The majority of insurance companies in Ireland are applying some form of differential pricing when issuing quotes for customers, a Central Bank review has found.
Differential pricing, also called “dual pricing”, is the practice of quoting two different price points for the same product or service in “different markets.” These “different markets” could be new versus existing customers, or telephone versus online channels.
The interim review, published Monday, found the practice has led to people of a similar risk paying different insurance premiums.
Dual pricing is evident across the car and home insurance markets, where renewing customers are paying significantly more than new customers of similar risk in what has been described as a “loyalty penalty”.
After analysing consumer trends, the regulator found people tend to show a preference for remaining with their existing insurer and have a limited understanding of how insurance works.
The Central Bank is set to publish its final report into the issue next year.

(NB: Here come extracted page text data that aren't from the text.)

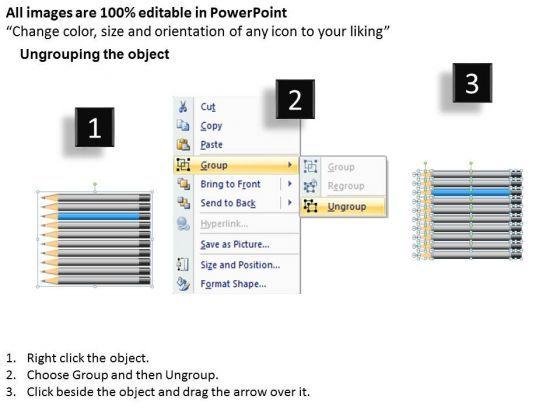 All images are 100% editable in PowerPoint
“Change color, size and orientation of any icon to your liking”

Ungrouping the object

1

2

3

Cut
Copy
Paste
Group
Bring to Front
Send to Back
Hyperlink...
Save as Picture...
Size and Position...
Format Shape...

Group
Regroup
Ungroup

1. Right click the object.
2. Choose Group and then Ungroup.
3. Click beside the object and drag the arrow over it.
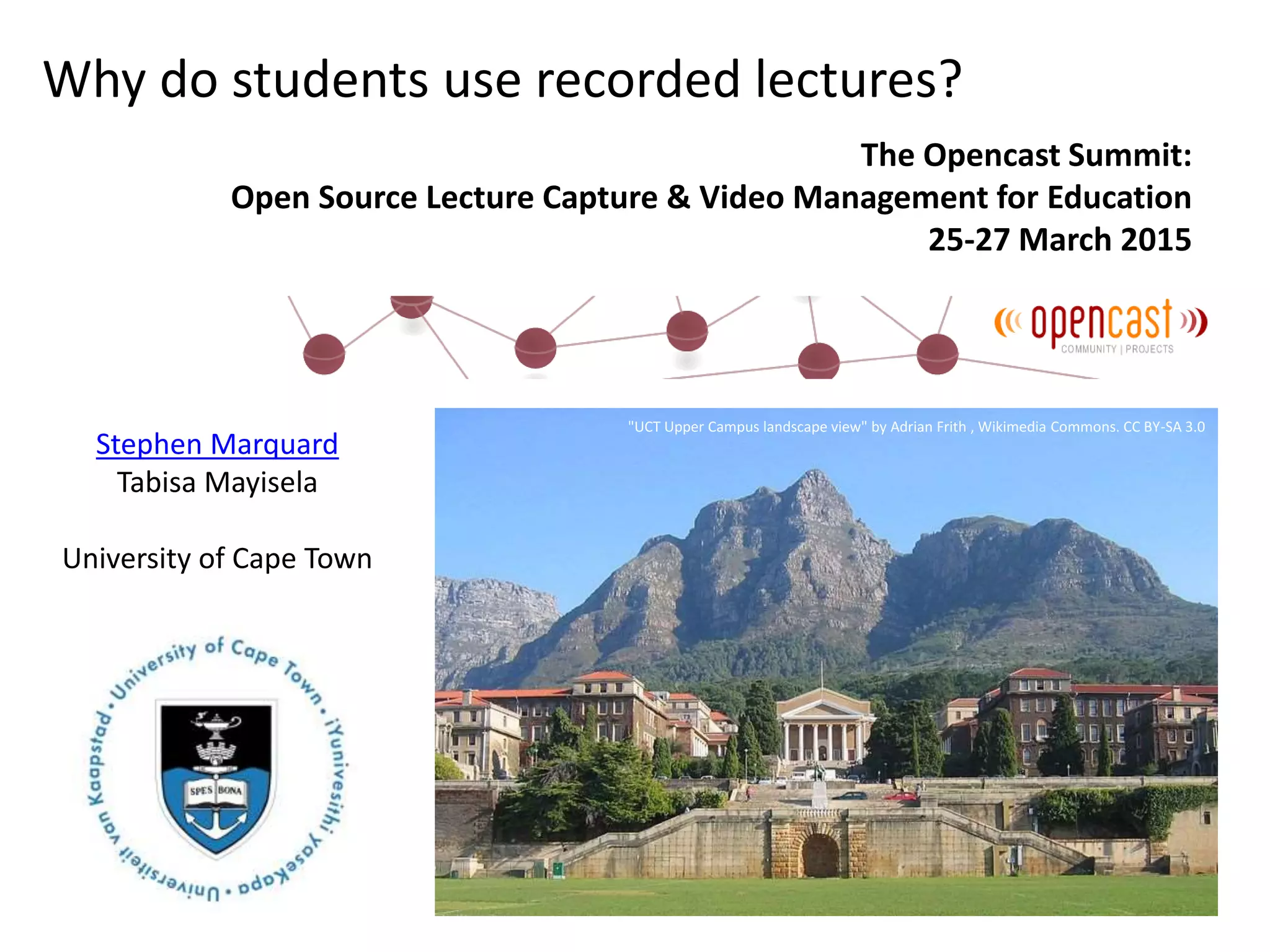 Why do students use recorded lectures?

The Opencast Summit:
Open Source Lecture Capture & Video Management for Education
25-27 March 2015

opencast
COMMUNITY | PROJECTS

Stephen Marquard
Tabisa Mayisela

University of Cape Town

University of Cape Town • iYunivesithi yaseKapa • Universiteit van Kaapstad •

SPES BONA

"UCT Upper Campus landscape view" by Adrian Frith , Wikimedia Commons. CC BY-SA 3.0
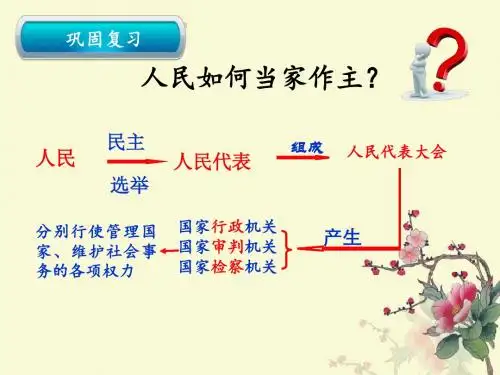 巩固复习

人民如何当家作主?

人民 民主 选举 人民代表 组成 人民代表大会

产生

国家行政机关
国家审判机关
国家检察机关

分别行使管理国家、维护社会事务的各项权力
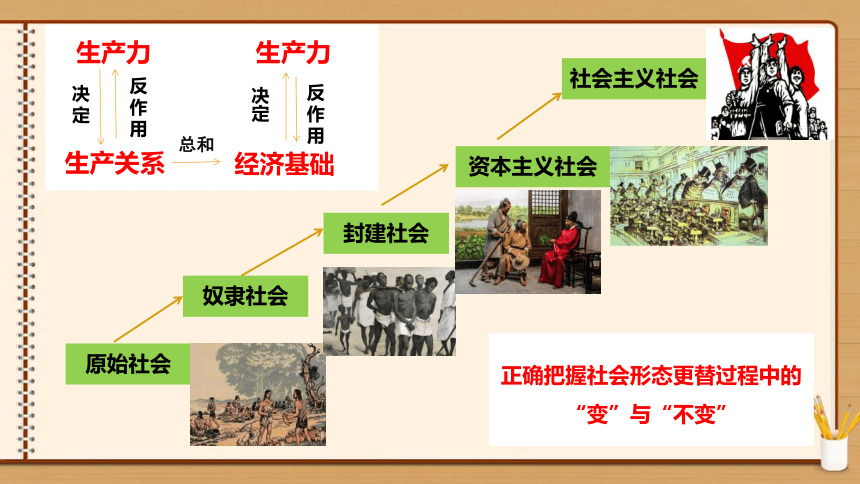 生产力

决定

反作用

生产关系

总和

生产力

决定

反作用

经济基础

社会主义社会

资本主义社会

封建社会

奴隶社会

原始社会

正确把握社会形态更替过程中的“变”与“不变”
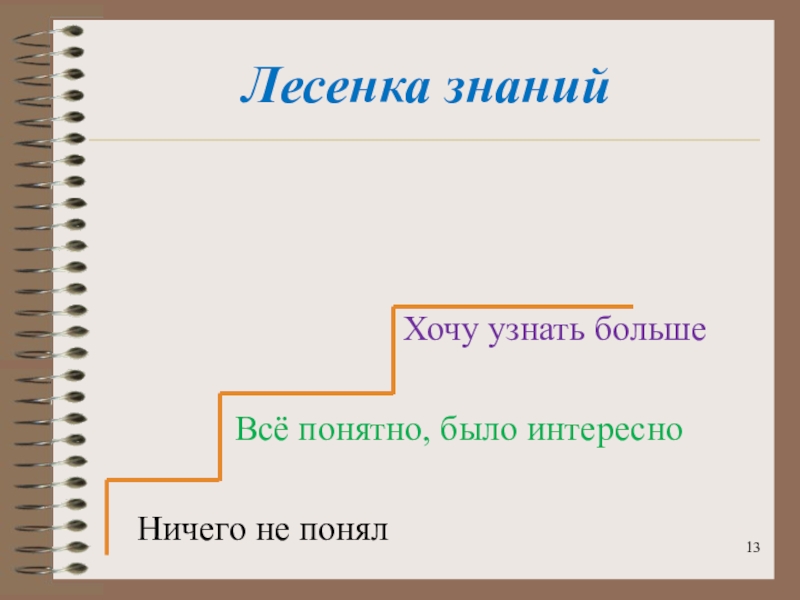 Лесенка знаний

Хочу узнать больше

Всё понятно, было интересно

Ничего не понял

13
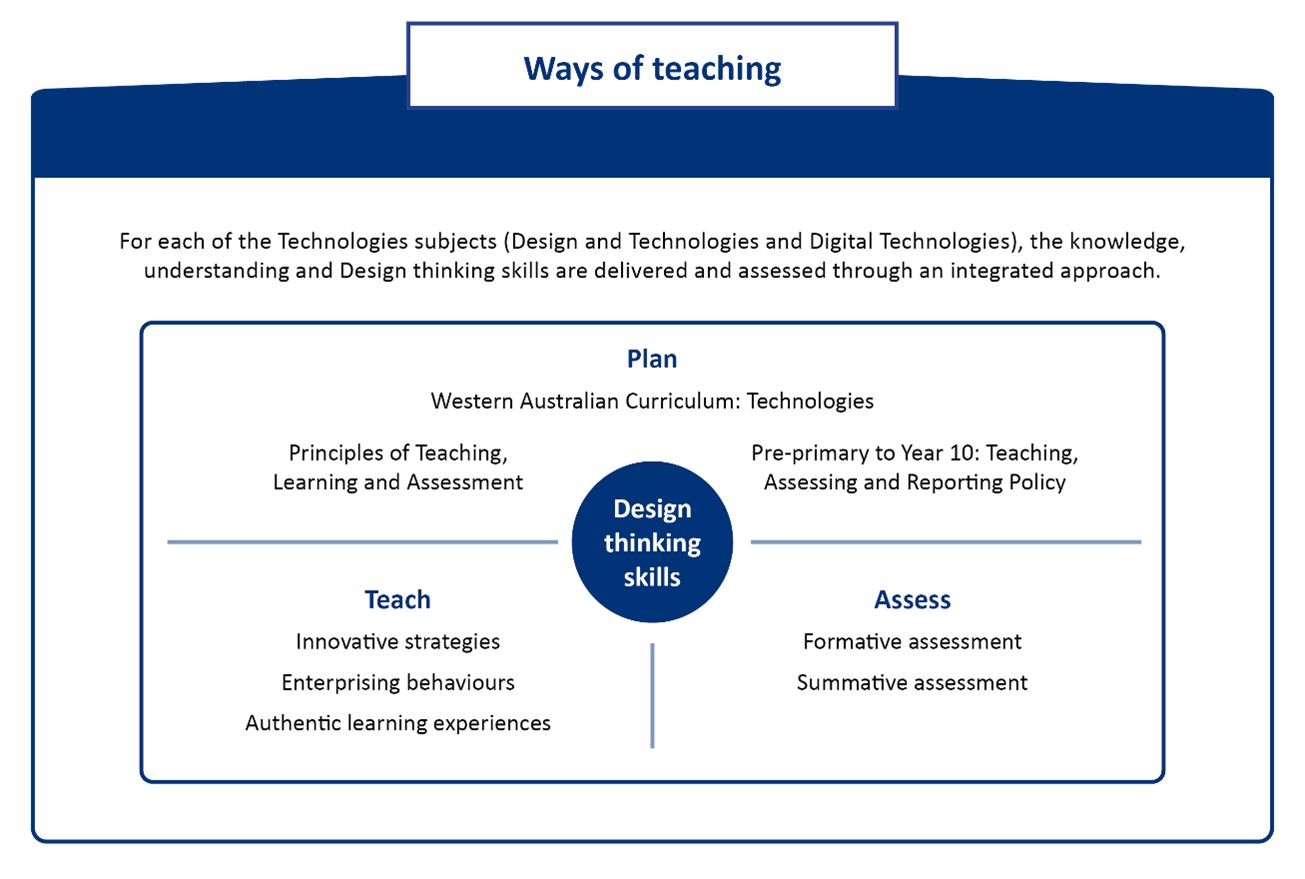 Ways of teaching

For each of the Technologies subjects (Design and Technologies and Digital Technologies), the knowledge, understanding and Design thinking skills are delivered and assessed through an integrated approach.

Plan

Western Australian Curriculum: Technologies

Principles of Teaching, Learning and Assessment

Pre-primary to Year 10: Teaching, Assessing and Reporting Policy

Design thinking skills

Teach

Innovative strategies

Enterprising behaviours

Authentic learning experiences

Assess

Formative assessment

Summative assessment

The Minister for Finance, Paschal Donohoe, has welcomed the interim report but cautioned against “kneejerk” reactions.
“Publication of this report is an important element of the Government’s commitment to insurance reform,” Minister Donohoe said.
“While a number of emerging issues are being brought to light in this report, it is important that we let the Central Bank complete its work before deciding how best to proceed.
“I would therefore caution against making kneejerk decisions based solely on this interim report, as to do so may have unintended consequences.”
The Minister of State with responsibility for Financial Services and Insurance, Seán Fleming, said he will be meeting with Insurance Ireland tomorrow and will press the need for insurers to “treat their customers with both fairness and respect.”
He added the new office for insurance competition will also meet for the first time tomorrow.
Both ministers said that differential pricing can be associated with both “benefits and costs” for consumers.
They reminded of the need for the insurance industry to treat their customers “fairly and in line with the Central Bank Consumer Protection Code.”
[It] raises questions as to how such providers can be deemed to be complying with their Consumer Protection Code obligations
Brokers Ireland, which represents 1,225 broker firms, said there is “clear evidence” in the data collected for the review that consumers are being “punished for loyalty”.
“The study has found that on average, the longer a customer stays with an insurer, the higher the amount they pay in excess of that required to cover the expected cost of the policy,” Cathie Shannon, Director of General Insurance at Brokers Ireland said.
“In one case study in relation to home insurance, the average premium charged in 2019 was 29 per cent higher for renewal business than for new business, despite the expected cost of renewal business being six per cent lower than new business.
“The Central Bank’s Consumer Protection Code stipulates that insurance providers must treat their customers fairly,” she added.
“The reported failure by some providers to ensure that customers are at the centre of pricing decisions certainly raises questions as to how such providers can be deemed to be complying with their Consumer Protection Code obligations.”